POWR ha completato un’offerta iniziale di coin (ICO) nel settembre 2017, durante la quale ha distribuito il 35% della fornitura massima di un miliardo di POWR e ha raccolto oltre 25 milioni di dollari. Nonostante Powerledger abbia dichiarato che la combustione dei token è una componente integrante del piano di deflazione, i numeri più recenti sono stati resi noti più di due anni fa.Nella prima metà del 2019 sono stati tolti dalla circolazione poco più di 2,7 milioni di POWR. Al momento, ci sono poco meno di 463,5 milioni di POWR disponibili per l’uso.

Powerledger (POWR) mantiene la metà di ogni POWR nel proprio portafoglio, affermando che “una parte viene messa da parte per fornire finanziamenti futuri all’azienda in caso di necessità, e una parte viene messa da parte per i potenziali clienti al fine di incentivare l’adozione, chiamata Growth Pool”. Ciò significa che la compagnia detiene il cinquanta per cento di tutti i POWR.

Il prezzo più recente a cui è stata scambiata la criptovaluta Powerledger è stato di 0,61 dollari, e la sua capitalizzazione di mercato è stata di 284,9 milioni di dollari; ciò la colloca alla posizione numero 182 tra tutte le criptovalute per capitalizzazione di mercato. Il volume di scambi è piuttosto elevato, con una cifra recente di 206,043 milioni di dollari in 24 ore, che equivale al 78% del valore di mercato.

La blockchain alimentata da Powerledger Energy

Nel luglio 2021 Powerledger (POWR) ha annunciato il passaggio da Ethereum (ETH) a Solana (SOL). L’azienda ha motivato il passaggio con una maggiore scalabilità e produttività. Tuttavia, il token POWR continuerà ad aderire allo standard ERC-20. Allo stesso tempo, la società ha fatto un annuncio riguardante un meccanismo di proof of stake (PoS) che migliorerà la sicurezza complessiva della rete.

L’organizzazione seleziona manualmente i nodi Validator, in base a rigorose specifiche sui loro livelli di prestazione. Dopo i primi quattro anni, il programma di incentivi sarà rivisto e l’importo massimo di denaro che può essere vinto attraverso le puntate è fissato a cinque milioni di dollari all’anno. Per promuovere la diversità dei nodi nella rete, l’importo massimo di POWR che può essere puntato da un nodo sarà di cinque milioni.

Non c’è una quantità minima predeterminata di POWR che un titolare deve detenere per poter delegare i token a un validatore di sua scelta. La rete non è ancora completa; è probabile che ci saranno ulteriori modifiche.

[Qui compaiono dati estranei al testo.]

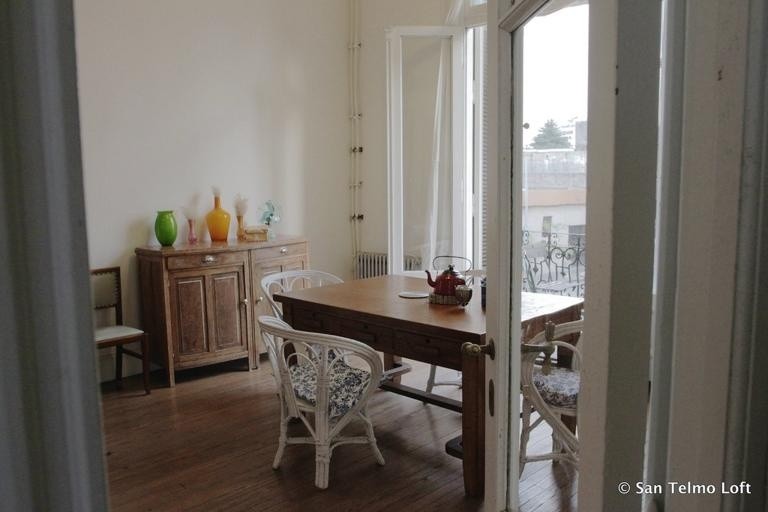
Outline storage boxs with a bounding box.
[245,225,270,243]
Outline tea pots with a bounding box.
[423,255,475,296]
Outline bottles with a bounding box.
[154,192,246,247]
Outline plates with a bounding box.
[397,290,434,300]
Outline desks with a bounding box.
[273,274,585,499]
[536,280,584,293]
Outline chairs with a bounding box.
[89,266,152,397]
[260,268,383,424]
[254,314,388,491]
[517,293,658,482]
[420,269,489,406]
[522,253,535,293]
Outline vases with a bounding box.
[236,215,246,240]
[206,196,231,242]
[154,209,179,246]
[187,218,198,244]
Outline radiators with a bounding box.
[353,250,421,280]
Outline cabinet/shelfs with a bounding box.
[134,235,313,390]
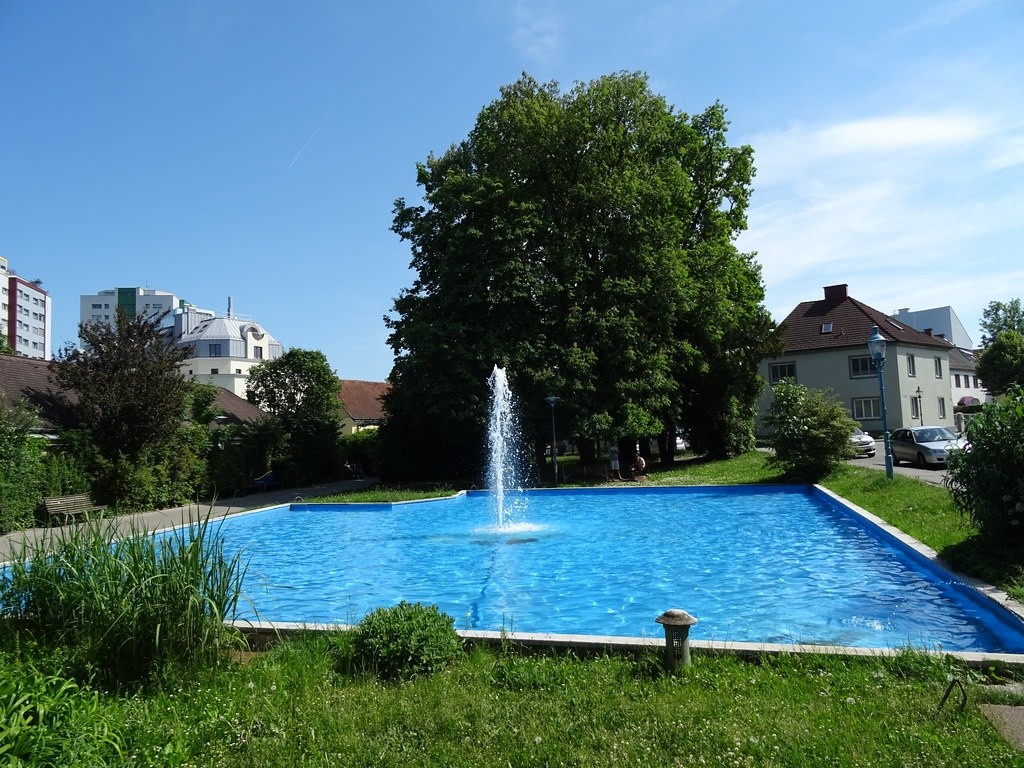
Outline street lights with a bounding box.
[866,325,894,480]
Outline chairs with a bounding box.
[901,433,908,440]
[931,431,939,440]
[910,433,918,439]
[919,432,927,441]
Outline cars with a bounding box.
[886,426,971,469]
[957,396,980,405]
[848,428,876,457]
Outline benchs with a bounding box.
[344,463,366,480]
[44,493,109,519]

Cosa ha in serbo Powerledger (POWR) per il futuro?

Nell’immediato, l’attenzione di tutti è concentrata sulla migrazione di Powerledger a Solana e sul meccanismo di staking. A lungo termine, Powerledger intende lanciare altri progetti in tutto il mondo.

Uno di questi sarà una partnership con BHP in Cile che avrà luogo nei prossimi tre anni e offrirà elettricità alle comunità situate in aree isolate. Inoltre, è in corso l’implementazione di una serie di altre iniziative nell’Australia occidentale.

 

*NB: Le riflessioni e le analisi condivise sono da intendere ad esclusivo scopo divulgativo. Quanto esposto non vuole quindi essere un consiglio finanziario o di investimento e non va interpretato come tale. Ricorda sempre che le scelte riguardo i propri capitali di rischio devono essere frutto di ricerche e analisi personali. L’invito è pertanto quello di fare sempre le proprie ricerche in autonomia.
L’autore, al momento della stesura, detiene esposizioni in Bitcoin e altri asset crittografici, anche legati a quanto trattato nell’articolo.